Le Temps - 10.09.2021
Les ressources humaines déconnectées de l’humain, un non-sens !
« Si tu appelles une voyante et qu’elle ne répond pas avant que ça sonne, raccroche !». En effet, quand on est voyant.e on devrait pouvoir prédire l’avenir... et quand on est DRH on devrait pouvoir gérer le capital humain d’une organisation. Malheureusement, depuis une grosse décennie et sous l’impulsion des grandes banques et autres acteurs globaux qui cherchaient une réduction de leurs coûts visibles, on a assez fondamentalement revu la gestion des Ressources Humaines dans certaines grandes entreprises. Le modèle fréquemment adopté, plus léger en ressources, est assez simple : on met à disposition des collaboratrices, collaborateurs et des cadres de proximité, des plateformes informatiques qui sont censées pouvoir répondre à toutes leurs questions. Elles sont parfois complétées, dans les structures les plus élaborées, par une « hotline d’assistance RH » où une personne qu’on ne connait pas, domiciliée dans un pays « low cost », tente d’offrir un support pour apporter une réponse au problème posé.
En conséquence, ce rôle de gestionnaire RH auprès du personnel est ainsi confié directement aux managers qui, dans le meilleur des cas, ont potentiellement reçus une formation pour le faire. Il est intéressant à ce stade de se souvenir que si la fonction RH a été créée c’est justement parce que la ligne hiérarchique n’avait pas les compétences, l’intérêt ou la disponibilité pour assurer ce rôle de soutien et d’accompagnement transversal.
Déconnectés des collaboratrices et collaborateurs du terrain, les RH ne s’occupent désormais plus que des cadres qu’ils soutiennent dans leurs fonctions en assumant un rôle de « HR Business partner ». Ils ne sont donc en contact avec le personnel que lors du recrutement et dans des situations compliquées que les cadres ne peuvent résoudre, où il faut régler des problèmes qui sortent de la norme ou encore des conflits sérieux. Franchement, quel est le sens d’une fonction RH qui est déconnectée des deux tiers de la population de son entreprise ? Dans ces organisations, l’image des RH est désastreuse, car ils n’interviennent qu’en cas de problème et sortent de leurs rôles de représentant du personnel à la Direction et de représentant de la Direction envers le personnel.

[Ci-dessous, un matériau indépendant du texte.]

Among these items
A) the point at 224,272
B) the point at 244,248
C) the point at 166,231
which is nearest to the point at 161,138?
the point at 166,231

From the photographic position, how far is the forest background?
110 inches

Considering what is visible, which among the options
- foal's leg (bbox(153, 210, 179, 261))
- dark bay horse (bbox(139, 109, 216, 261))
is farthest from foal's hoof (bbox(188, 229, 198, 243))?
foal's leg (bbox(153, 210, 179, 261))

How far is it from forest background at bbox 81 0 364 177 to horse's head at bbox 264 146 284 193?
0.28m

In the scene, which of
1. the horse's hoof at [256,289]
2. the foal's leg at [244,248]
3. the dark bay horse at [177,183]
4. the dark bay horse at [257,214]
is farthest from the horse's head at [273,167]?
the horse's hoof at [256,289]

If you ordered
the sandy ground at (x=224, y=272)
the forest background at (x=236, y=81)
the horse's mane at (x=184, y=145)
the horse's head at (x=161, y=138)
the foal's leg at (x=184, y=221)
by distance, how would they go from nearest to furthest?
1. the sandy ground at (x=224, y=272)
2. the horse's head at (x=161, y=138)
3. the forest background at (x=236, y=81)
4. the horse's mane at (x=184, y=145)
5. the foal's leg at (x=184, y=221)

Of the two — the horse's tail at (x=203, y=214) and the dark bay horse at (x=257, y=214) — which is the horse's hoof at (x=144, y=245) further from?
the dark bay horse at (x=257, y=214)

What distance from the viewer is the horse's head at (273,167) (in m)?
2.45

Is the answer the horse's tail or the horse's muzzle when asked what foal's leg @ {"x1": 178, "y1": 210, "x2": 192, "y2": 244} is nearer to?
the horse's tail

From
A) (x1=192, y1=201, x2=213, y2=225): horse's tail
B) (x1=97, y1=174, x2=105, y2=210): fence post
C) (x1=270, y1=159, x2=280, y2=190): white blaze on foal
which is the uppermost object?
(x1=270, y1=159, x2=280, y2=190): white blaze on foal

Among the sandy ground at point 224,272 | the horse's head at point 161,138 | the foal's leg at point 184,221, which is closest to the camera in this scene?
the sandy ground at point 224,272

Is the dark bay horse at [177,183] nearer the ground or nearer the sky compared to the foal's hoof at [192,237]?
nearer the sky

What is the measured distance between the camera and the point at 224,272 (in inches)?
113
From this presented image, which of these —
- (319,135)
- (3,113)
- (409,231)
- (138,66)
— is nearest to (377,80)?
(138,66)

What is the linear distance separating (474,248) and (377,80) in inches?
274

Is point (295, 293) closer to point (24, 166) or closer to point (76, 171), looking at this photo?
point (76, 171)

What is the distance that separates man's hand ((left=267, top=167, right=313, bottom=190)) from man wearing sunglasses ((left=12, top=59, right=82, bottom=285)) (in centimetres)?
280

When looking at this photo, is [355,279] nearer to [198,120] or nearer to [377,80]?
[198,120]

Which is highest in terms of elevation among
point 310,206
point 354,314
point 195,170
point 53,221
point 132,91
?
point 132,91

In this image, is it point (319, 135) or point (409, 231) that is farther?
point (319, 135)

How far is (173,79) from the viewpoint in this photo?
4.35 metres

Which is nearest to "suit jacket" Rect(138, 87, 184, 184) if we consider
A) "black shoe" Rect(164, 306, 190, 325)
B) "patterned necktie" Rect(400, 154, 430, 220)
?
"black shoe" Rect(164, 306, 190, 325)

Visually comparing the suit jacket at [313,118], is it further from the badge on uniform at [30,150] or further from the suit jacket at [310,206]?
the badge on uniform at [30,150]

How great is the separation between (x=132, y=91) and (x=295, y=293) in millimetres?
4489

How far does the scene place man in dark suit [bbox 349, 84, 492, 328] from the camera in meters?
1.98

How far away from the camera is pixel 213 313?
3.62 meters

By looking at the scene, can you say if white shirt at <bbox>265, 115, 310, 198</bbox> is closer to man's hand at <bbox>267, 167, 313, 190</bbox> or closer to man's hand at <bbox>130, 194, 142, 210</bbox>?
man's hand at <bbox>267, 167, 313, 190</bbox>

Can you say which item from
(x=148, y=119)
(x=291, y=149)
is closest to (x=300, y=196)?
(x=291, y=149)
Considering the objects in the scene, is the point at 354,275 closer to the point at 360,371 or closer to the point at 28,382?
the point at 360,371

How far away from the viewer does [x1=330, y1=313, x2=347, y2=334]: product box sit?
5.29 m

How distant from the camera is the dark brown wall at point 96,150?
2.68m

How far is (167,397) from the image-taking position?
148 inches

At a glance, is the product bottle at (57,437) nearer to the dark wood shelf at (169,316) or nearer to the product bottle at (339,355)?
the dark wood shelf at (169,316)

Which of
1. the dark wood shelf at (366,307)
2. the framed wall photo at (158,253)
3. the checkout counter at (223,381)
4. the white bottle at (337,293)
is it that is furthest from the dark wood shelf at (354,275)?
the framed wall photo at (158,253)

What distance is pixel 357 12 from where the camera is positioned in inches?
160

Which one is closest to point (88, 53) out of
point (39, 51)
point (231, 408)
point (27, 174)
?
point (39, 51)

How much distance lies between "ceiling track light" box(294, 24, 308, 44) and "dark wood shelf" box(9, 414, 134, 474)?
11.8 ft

« Bras armé de la direction », les RH ne sont plus considérés par les collaboratrices et collaborateurs de l’organisation comme un interlocuteur pertinent ou une personne de confiance, ils vont plutôt chercher une écoute à l’extérieur de l’entreprise, en s’adressant au syndicat par exemple, ce qui ne peut que compliquer les choses. Par ailleurs, comment garantir une harmonisation des pratiques et une égalité de traitements quand chaque cadre peut résoudre différemment une situation ? Comment avoir une vision concrète et transversale de l’intégration des nouvelles compétences recrutées, si l’on n’est pas en contact direct avec elles ? Comment repérer les talents à fidéliser ? Dans ce contexte, comment développer une vision d’ensemble objective et s’assurer de la bonne mise en œuvre de sa stratégie de GRH ?
Ce modèle qui parait efficient sur le papier engendre à mon avis des coûts cachés importants (turnover, absentéisme, conflits, etc.) qui plombent méchamment la pertinence de l’appliquer. Et c’est bien le drame de la fonction RH d’être incapable de mesurer sa valeur ajoutée avec précision. Un regard attentif sur la boule de cristal ou le marc de café nous prédira certainement la fin de ce type de modèle, tant une GRH performante devient essentielle aujourd’hui pour garantir la compétitivité d’une entreprise.